- [What to produce] Copy out exactly, and only, the lines from the one containing "New Zealand, site RKU_CCAMI074." through the end of the entries. No pictures.

- [Input material]
+===+

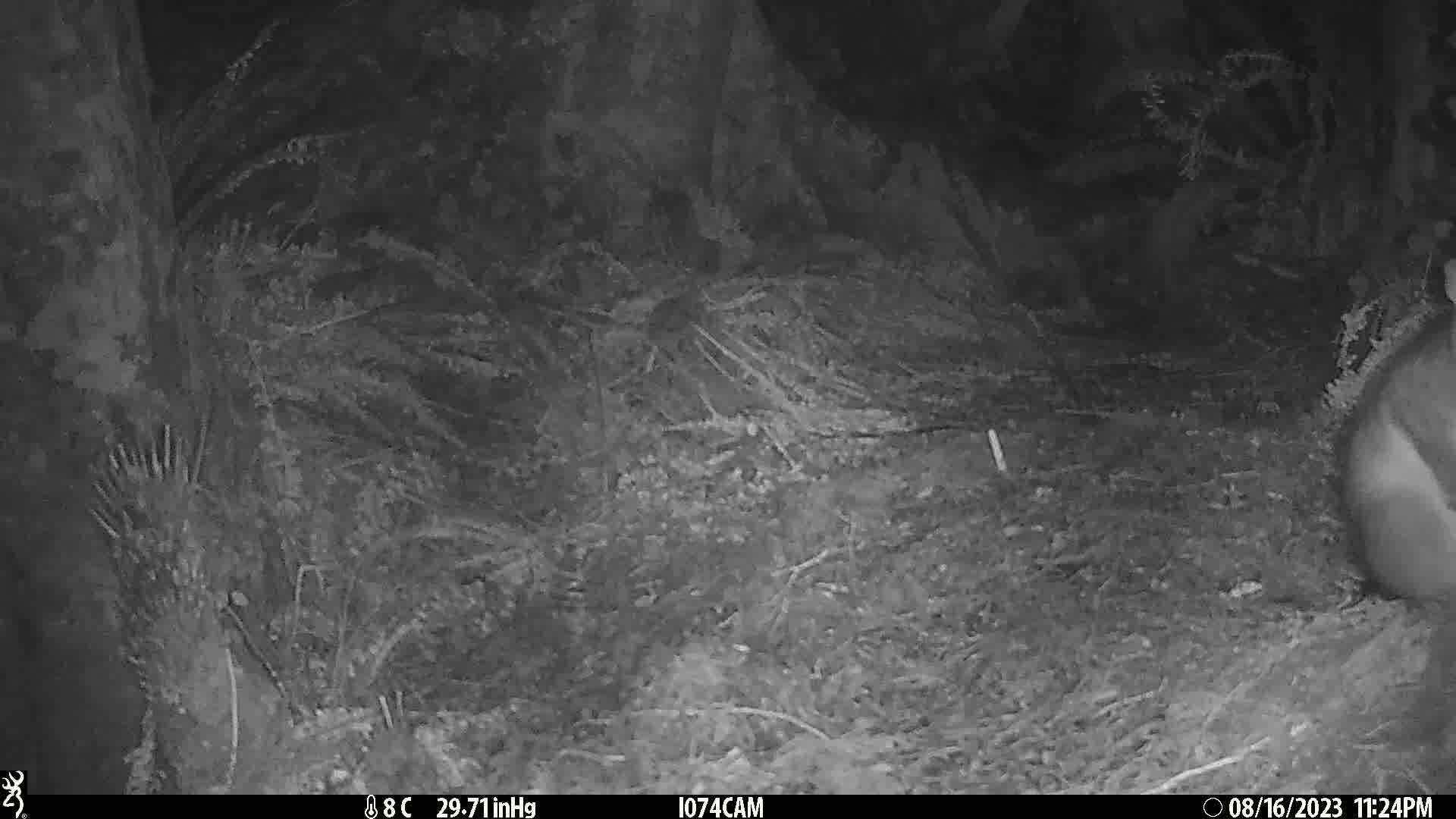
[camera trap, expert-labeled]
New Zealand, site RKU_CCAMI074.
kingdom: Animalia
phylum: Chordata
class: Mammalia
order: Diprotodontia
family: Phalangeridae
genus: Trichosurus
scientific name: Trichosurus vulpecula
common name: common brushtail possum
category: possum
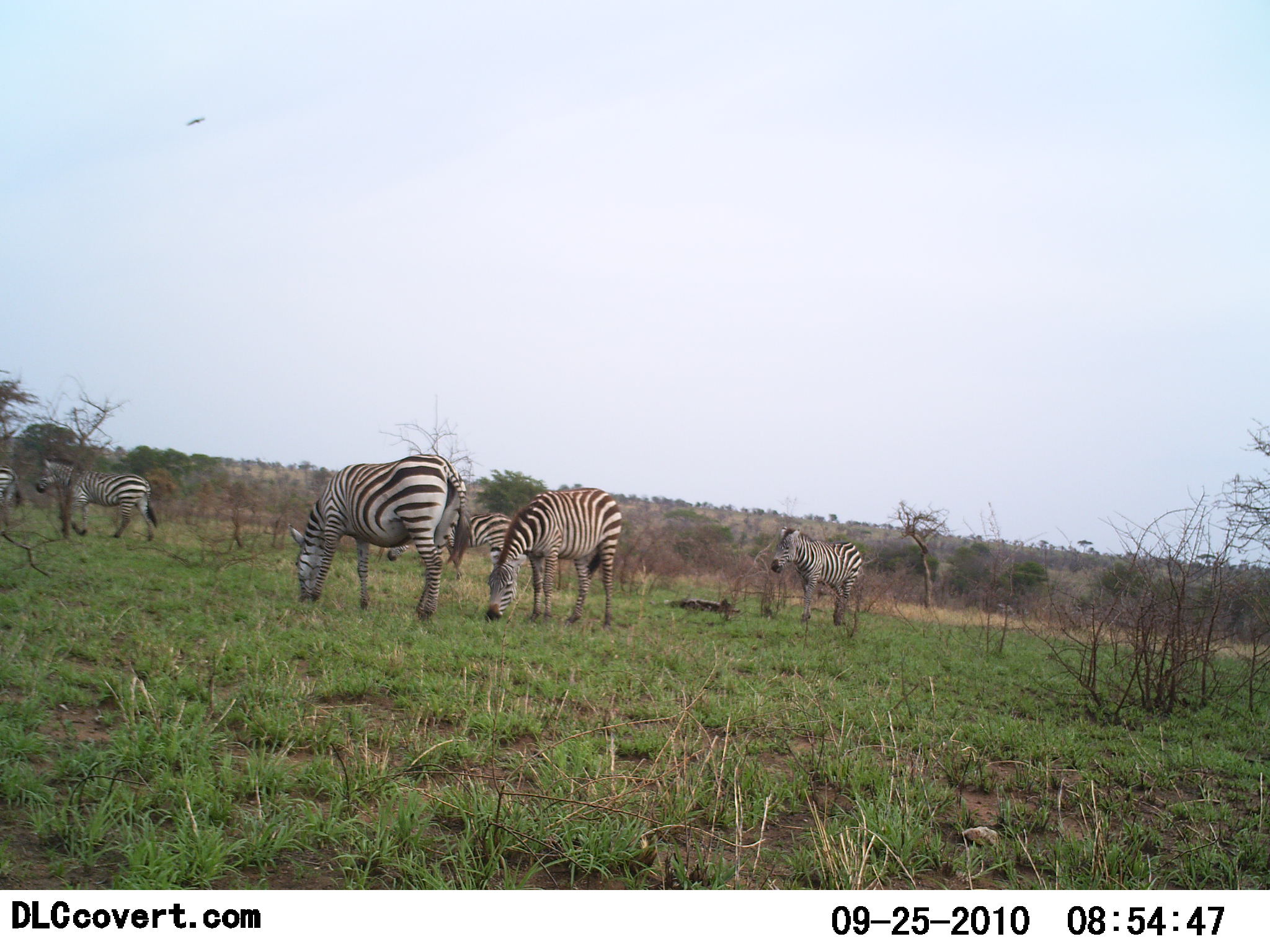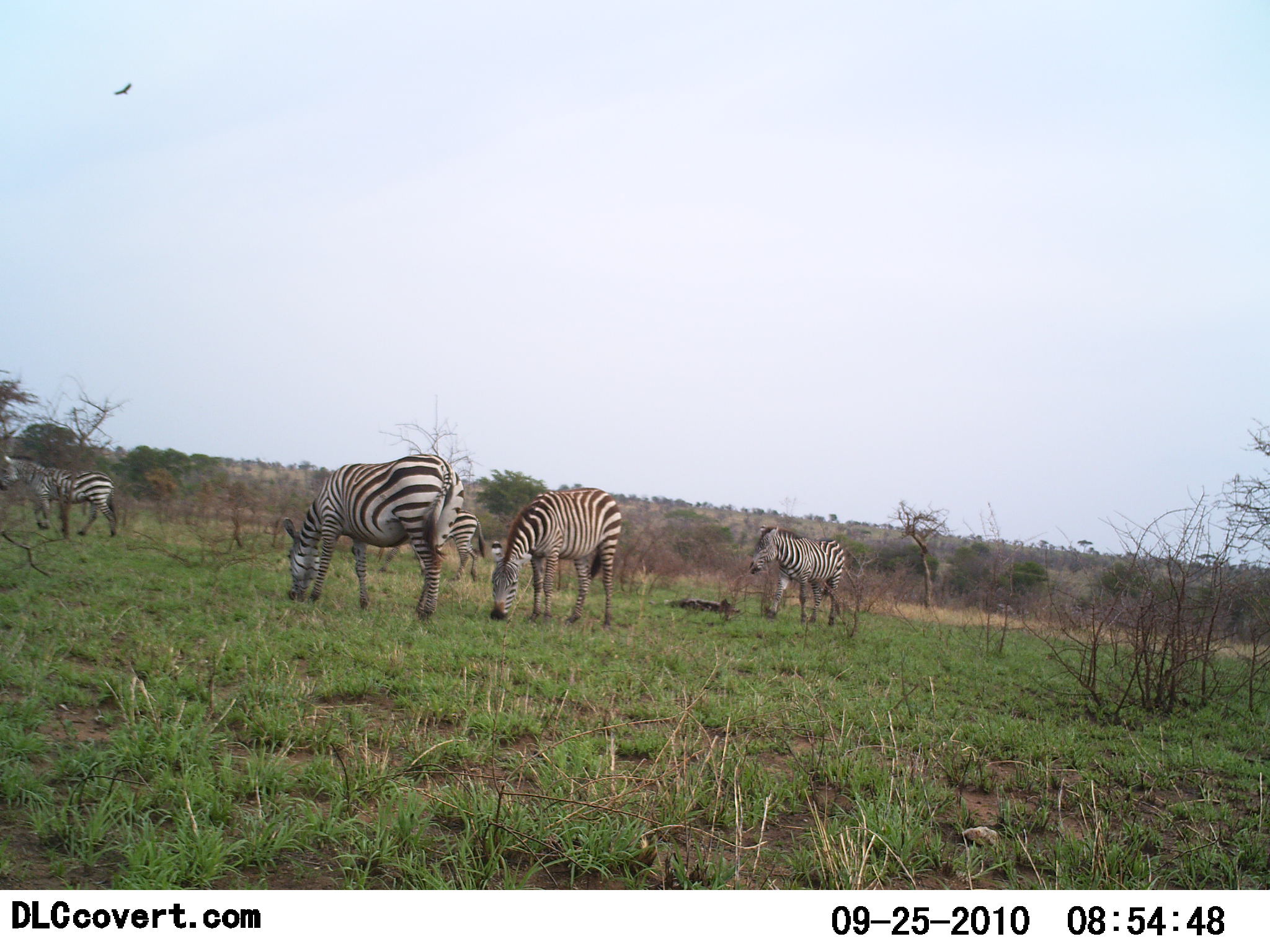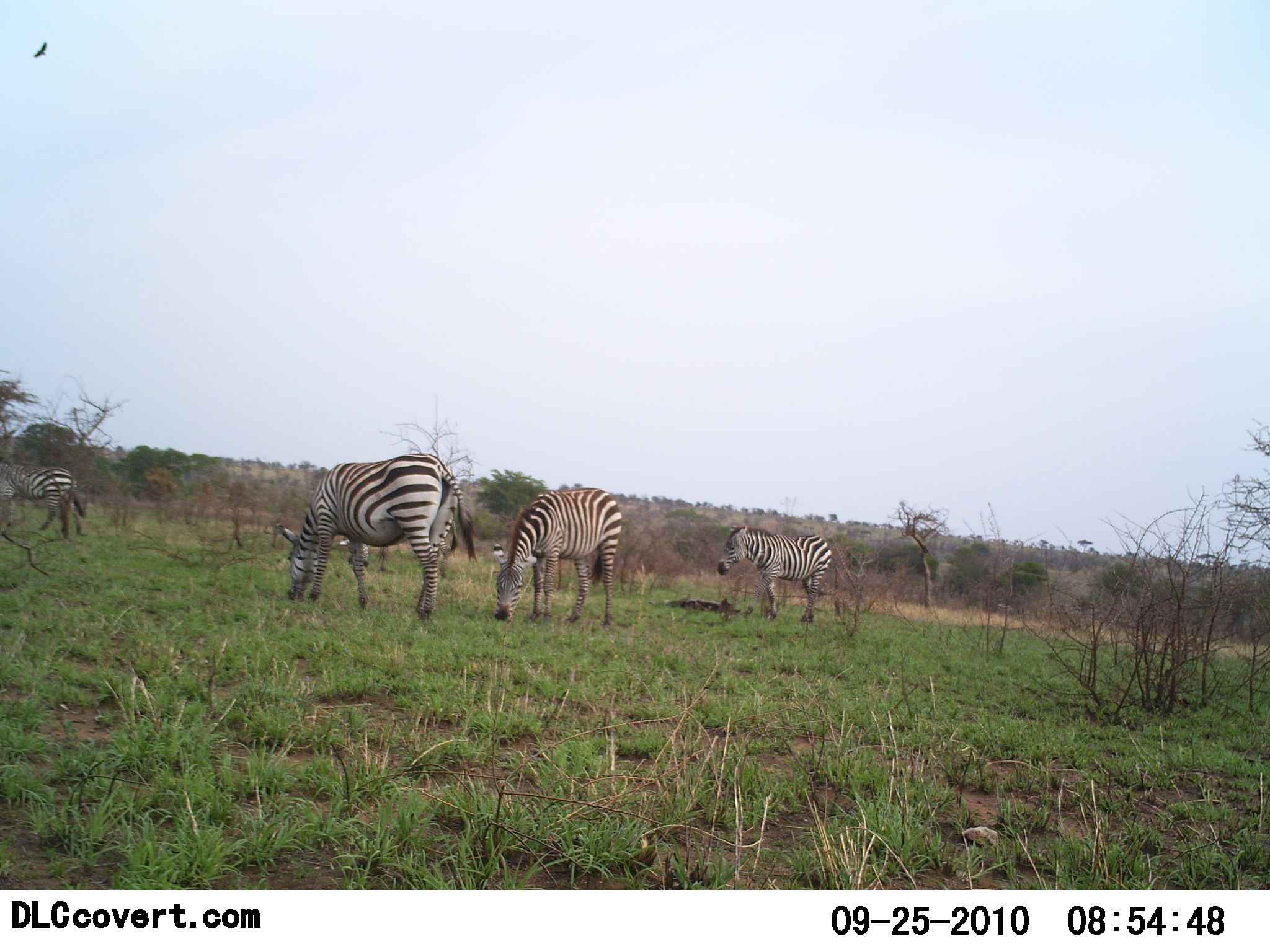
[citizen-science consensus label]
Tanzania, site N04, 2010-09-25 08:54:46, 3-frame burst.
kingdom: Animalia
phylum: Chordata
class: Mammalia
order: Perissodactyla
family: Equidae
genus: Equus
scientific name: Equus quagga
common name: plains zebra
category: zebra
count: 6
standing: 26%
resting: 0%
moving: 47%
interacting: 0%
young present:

+===+

- [Solution for this exercise]
New Zealand, site RKU_CCAMI074.
kingdom: Animalia
phylum: Chordata
class: Mammalia
order: Diprotodontia
family: Phalangeridae
genus: Trichosurus
scientific name: Trichosurus vulpecula
common name: common brushtail possum
category: possum
[citizen-science consensus label]
Tanzania, site N04, 2010-09-25 08:54:46, 3-frame burst.
kingdom: Animalia
phylum: Chordata
class: Mammalia
order: Perissodactyla
family: Equidae
genus: Equus
scientific name: Equus quagga
common name: plains zebra
category: zebra
count: 6
standing: 26%
resting: 0%
moving: 47%
interacting: 0%
young present:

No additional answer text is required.